Mainly, Stephen listened with pleasure to the enthusiasm in Isaac's voice, not to be able to tell the difference between a foremast and a bowsprit, or the fo'c'sle and the brig, or the flying jib and the mainsail. 

When they reached Taunton, Stephen, wanting to change the subject so that he might converse about something else, anything else, even a tiresome discussion of women, said:

"How does your lady, that Miss Marlowe?"

It immediately distracted Isaac, who had paused for breath in the middle of explaining the purpose of the capstan, and he laughed a little nervously.

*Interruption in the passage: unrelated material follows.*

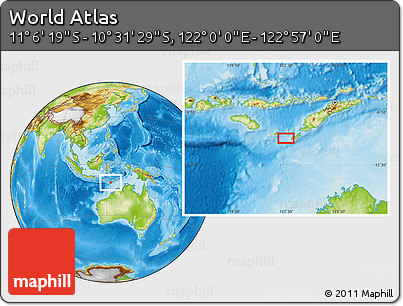 Physical Location Map of the Area around 10° 48' 54" S, 122° 28' 29" E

"She's not my lady, Stephen. It may appear so, and I am very fond of her, but she has no designs of marriage with anyone, even me," he said. "And as for her father...well, if you met the Vice-Admiral, you would be far more wary of Miss Marlowe."

Stephen noted how he blushed just a touch, but did not pursue things further, not wanting to discuss Miss Marlowe in any sort of detail. Isaac seemed to have other ideas, however, for he gave a sigh and a smiled very wistfully.

"I shall be sad to leave her, though. She is such wonderful company, and I shall miss her," he said. He sighed, and then, his eyes lighting up, crowed: "Goodbye, Rosalind! Goodbye, Taunton!"

Several people turned and stared, but Stephen smiled indulgently. "Now, Isaac, she shan't hear you. Don't make a spectacle of yourself."

Isaac, taking his words to be a teasing insult, returned, with equal humour:

"Says the man who paraded about a whole evening in punch-stained breeches."

Stephen, rolling his eyes, continued to walk with Isaac, sunhat in mind and Isaac back on the subject of the anatomy of a ship once more.